**Exercise material:**
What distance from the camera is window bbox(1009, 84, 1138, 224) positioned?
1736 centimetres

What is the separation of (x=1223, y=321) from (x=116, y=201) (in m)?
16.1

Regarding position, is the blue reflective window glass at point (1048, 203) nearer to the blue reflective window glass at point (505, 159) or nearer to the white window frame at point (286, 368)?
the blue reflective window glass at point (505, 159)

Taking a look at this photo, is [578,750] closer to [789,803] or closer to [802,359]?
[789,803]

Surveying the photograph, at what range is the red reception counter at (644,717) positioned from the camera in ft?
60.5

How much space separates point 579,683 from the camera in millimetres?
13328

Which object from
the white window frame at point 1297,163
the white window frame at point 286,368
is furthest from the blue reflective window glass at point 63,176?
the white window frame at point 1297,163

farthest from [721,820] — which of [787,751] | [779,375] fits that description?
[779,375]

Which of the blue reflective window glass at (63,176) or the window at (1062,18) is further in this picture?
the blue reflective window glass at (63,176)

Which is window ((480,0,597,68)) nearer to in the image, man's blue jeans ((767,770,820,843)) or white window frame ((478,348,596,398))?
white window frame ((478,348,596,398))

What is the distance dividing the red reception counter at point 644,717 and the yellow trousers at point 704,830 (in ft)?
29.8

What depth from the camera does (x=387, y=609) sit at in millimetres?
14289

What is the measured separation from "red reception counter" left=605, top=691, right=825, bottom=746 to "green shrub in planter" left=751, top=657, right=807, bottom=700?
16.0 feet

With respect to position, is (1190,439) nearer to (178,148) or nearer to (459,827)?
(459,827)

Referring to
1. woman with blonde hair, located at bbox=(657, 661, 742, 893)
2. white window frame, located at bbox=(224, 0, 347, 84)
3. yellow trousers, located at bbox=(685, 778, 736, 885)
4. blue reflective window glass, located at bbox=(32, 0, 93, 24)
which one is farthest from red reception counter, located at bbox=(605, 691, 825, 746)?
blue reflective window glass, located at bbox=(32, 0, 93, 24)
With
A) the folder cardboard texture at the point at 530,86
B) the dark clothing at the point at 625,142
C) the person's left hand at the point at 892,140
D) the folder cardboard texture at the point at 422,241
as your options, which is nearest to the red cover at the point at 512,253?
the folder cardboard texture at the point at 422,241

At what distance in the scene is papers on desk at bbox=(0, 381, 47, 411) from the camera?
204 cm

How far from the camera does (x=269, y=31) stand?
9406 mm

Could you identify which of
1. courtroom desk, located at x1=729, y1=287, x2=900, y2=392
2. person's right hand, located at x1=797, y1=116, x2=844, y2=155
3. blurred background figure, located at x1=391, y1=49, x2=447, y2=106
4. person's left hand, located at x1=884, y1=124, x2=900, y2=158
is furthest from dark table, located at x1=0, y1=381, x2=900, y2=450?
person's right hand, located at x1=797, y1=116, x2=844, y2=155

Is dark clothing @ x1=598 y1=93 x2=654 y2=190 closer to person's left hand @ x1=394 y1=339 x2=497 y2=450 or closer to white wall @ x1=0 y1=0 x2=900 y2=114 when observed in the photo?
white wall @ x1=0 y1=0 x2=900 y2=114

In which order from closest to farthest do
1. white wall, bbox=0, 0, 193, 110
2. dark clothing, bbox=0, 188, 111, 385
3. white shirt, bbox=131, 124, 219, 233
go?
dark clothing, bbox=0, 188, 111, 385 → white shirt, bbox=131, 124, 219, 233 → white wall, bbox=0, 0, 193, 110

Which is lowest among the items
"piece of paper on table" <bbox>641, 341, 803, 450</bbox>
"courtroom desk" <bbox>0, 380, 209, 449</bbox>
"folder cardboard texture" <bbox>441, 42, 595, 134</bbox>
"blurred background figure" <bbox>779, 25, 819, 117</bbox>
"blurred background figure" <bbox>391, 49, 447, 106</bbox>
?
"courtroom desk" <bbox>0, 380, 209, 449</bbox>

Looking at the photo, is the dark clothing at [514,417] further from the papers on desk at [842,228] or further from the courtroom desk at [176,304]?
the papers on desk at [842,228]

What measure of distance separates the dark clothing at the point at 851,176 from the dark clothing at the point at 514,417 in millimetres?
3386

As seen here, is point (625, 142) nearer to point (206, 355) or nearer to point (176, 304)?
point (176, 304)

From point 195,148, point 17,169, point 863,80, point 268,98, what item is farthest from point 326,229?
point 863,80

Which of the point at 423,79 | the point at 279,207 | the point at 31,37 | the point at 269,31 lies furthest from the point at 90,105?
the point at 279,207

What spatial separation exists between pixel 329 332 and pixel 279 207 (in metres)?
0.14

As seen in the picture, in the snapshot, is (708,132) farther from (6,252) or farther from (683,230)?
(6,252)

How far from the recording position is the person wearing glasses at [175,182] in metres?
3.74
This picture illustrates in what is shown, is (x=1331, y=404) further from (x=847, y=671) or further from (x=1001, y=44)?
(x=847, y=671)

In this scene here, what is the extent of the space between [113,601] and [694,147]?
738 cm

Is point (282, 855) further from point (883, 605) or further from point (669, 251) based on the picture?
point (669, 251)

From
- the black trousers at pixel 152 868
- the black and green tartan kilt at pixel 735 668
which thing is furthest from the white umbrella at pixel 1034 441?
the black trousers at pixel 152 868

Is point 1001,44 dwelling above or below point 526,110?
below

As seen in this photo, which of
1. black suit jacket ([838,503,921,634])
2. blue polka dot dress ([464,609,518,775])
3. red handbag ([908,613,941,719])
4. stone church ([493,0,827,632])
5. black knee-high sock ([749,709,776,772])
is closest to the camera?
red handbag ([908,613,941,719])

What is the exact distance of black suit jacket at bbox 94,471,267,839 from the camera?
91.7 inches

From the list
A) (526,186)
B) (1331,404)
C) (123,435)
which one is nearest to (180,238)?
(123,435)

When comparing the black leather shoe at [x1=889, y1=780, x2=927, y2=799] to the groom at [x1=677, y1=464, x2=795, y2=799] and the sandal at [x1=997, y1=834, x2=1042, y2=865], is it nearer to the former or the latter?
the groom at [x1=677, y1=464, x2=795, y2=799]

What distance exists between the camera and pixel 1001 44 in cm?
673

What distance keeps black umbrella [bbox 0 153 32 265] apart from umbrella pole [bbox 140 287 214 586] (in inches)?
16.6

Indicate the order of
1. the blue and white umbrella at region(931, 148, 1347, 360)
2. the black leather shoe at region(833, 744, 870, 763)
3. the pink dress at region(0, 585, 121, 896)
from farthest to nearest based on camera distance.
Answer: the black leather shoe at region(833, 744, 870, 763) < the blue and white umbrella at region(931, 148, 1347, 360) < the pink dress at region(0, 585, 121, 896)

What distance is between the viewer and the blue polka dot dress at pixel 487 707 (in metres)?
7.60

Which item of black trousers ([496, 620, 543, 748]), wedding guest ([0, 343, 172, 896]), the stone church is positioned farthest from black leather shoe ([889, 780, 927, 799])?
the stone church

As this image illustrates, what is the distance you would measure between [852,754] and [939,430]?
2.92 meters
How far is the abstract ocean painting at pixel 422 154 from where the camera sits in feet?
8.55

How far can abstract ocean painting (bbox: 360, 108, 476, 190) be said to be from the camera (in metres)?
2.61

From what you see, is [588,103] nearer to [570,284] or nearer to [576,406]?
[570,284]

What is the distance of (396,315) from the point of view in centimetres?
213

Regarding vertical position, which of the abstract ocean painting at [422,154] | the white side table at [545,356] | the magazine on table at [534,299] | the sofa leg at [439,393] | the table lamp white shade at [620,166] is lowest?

**Written request:** Identify every line in the entries above that contains the word "exists", and copy each one in full.

**Result of this exercise:**
What spatial separation exists between pixel 329 332 and pixel 279 207 (in metres)?
What distance exists between the camera and pixel 1001 44 in cm?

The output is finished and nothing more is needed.